---
name: finding-changelogs
description: How to find, evaluate, and recommend the best ingestion method for changelog URLs — covers feed discovery, provider detection, GitHub API, markdown sources, and scraping fallback
---

<!-- AUTO-GENERATED: Do not edit directly. Source of truth is skills/. Changes here will be overwritten by scripts/sync-plugin-skills.ts -->


# Finding Changelogs

Determine the best way to get structured release data from a changelog or release notes page.

Many pages have better-structured data sources behind them — RSS feeds, raw markdown files, or API endpoints. Finding those avoids the complexity of parsing rendered HTML.

## Content Verification

After discovering a feed or structured source, always spot-check the entries before accepting it. Sample a few entries and verify they are actual changelog or release content — not blog posts, marketing articles, tutorials, or unrelated editorial content.

Red flags that a feed is wrong:
- Entry URLs point to `/blog/` paths rather than `/changelog/` or `/releases/` paths
- Titles read like articles or tutorials (e.g., "Choosing a logging library: The definitive guide")
- No version numbers, semver patterns, or feature/fix language anywhere in the entries
- The feed URL is site-wide (e.g., `/feed.xml`) rather than section-specific (e.g., `/changelog/feed.xml`)
- Entry content discusses opinions, comparisons, or industry trends rather than product changes

If the entries don't look like releases, the feed is likely the wrong one. Look for a more specific feed, or fall back to a different ingestion method.
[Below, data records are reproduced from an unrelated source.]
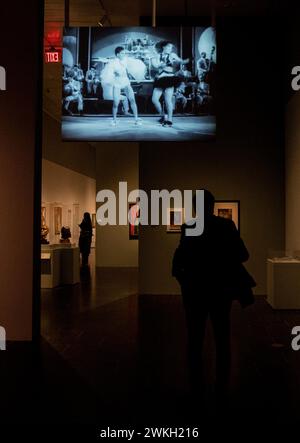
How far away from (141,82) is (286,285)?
4818 millimetres

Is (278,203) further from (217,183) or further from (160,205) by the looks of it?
(160,205)

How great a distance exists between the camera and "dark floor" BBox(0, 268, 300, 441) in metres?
3.86

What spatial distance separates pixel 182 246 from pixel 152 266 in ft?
25.1

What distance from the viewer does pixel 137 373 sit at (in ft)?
16.7

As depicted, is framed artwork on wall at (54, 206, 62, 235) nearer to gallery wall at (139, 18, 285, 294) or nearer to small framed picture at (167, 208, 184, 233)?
gallery wall at (139, 18, 285, 294)

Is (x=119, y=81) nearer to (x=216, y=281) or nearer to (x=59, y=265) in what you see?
(x=216, y=281)

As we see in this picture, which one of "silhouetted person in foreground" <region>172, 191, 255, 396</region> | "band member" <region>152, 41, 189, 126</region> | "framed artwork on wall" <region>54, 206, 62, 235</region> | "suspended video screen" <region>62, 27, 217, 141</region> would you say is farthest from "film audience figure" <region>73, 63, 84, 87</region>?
"framed artwork on wall" <region>54, 206, 62, 235</region>

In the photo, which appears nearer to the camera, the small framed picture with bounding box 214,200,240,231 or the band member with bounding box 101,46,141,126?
the band member with bounding box 101,46,141,126

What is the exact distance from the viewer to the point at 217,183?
38.5ft

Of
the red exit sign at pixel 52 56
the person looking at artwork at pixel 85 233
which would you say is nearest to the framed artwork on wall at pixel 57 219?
the person looking at artwork at pixel 85 233

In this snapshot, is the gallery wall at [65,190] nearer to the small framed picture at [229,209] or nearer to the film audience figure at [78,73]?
the small framed picture at [229,209]

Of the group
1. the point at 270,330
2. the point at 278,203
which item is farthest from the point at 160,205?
the point at 270,330

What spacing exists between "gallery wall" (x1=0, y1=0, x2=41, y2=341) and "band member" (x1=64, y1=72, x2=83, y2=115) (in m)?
0.50

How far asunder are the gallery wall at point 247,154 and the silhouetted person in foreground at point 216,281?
7.60 m
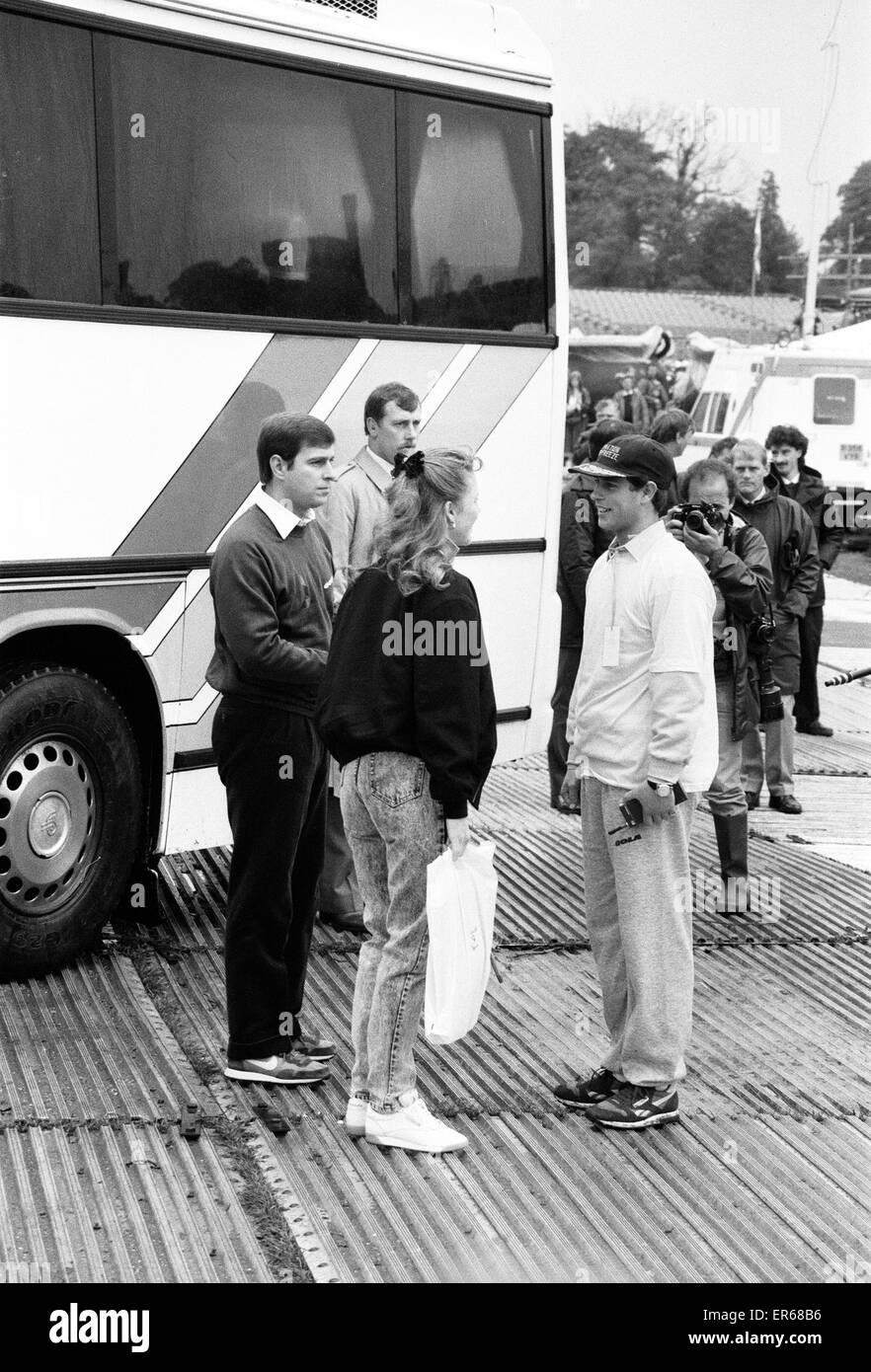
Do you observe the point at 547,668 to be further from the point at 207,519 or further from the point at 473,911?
the point at 473,911

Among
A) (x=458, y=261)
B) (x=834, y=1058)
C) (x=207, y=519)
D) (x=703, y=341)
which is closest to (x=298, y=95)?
(x=458, y=261)

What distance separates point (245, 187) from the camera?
240 inches

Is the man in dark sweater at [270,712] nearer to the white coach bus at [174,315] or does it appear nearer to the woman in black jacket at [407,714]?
the woman in black jacket at [407,714]

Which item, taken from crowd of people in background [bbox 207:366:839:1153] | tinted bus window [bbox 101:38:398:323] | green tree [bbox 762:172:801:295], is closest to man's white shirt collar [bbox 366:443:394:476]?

**Watch for redirects.** A URL like `blog.example.com/changelog/` may redirect to `example.com/changelog/`, but feed discovery may have already found the blog's site-wide feed before the redirect. Always check whether the discovered feed is scoped to the changelog section, not the entire site.

## Priority Order

Well-known files > Link relations > Feeds > GitHub Releases API > raw markdown > page scraping.

For `github` sources, the fetch pipeline ingests tagged releases **and** the repo's canonical `CHANGELOG.md` (or `CHANGES.md` / `HISTORY.md` / `RELEASES.md` / `NEWS.md` at the repo root) on every fetch pass — the file is surfaced in the web UI as a separate tab, exposed via the `get_source_changelog` MCP tool, and is often the richer source when a project ships entries that never became tagged releases. The refresh piggybacks on each GitHub fetch with a content-hash short-circuit, so stored files stay in sync with tagged releases. You don't need to add a second source for the CHANGELOG file; the github adapter handles both.

### Reading a tracked CHANGELOG

Once a github source is tracked, its CHANGELOG is readable via `GET /v1/sources/:slug/changelog` (REST), the `get_source_changelog` MCP tool, or `releases admin source changelog <slug>` (CLI). All three support heading-aligned slicing in two modes:

- **Token mode** (preferred for agent context budgeting) — pass `tokens` / `--tokens` with a cl100k_base budget. The response carries `sliceTokens` (actual count of the returned chunk) and `totalTokens` (whole file) so you can plan context precisely. Recommended brackets: 2000 / 5000 / 10000 / 20000.
- **Char mode** — pass `limit` / `--limit` for character budgets. Same snap/overshoot rules.

`tokens` wins when both are passed. Chain successive calls via the returned `nextOffset` to page through big files (e.g. Apollo Client's 700KB CHANGELOG) without pulling the whole thing at once. Every response includes `totalTokens` upfront, so you can budget the number of calls before you start reading.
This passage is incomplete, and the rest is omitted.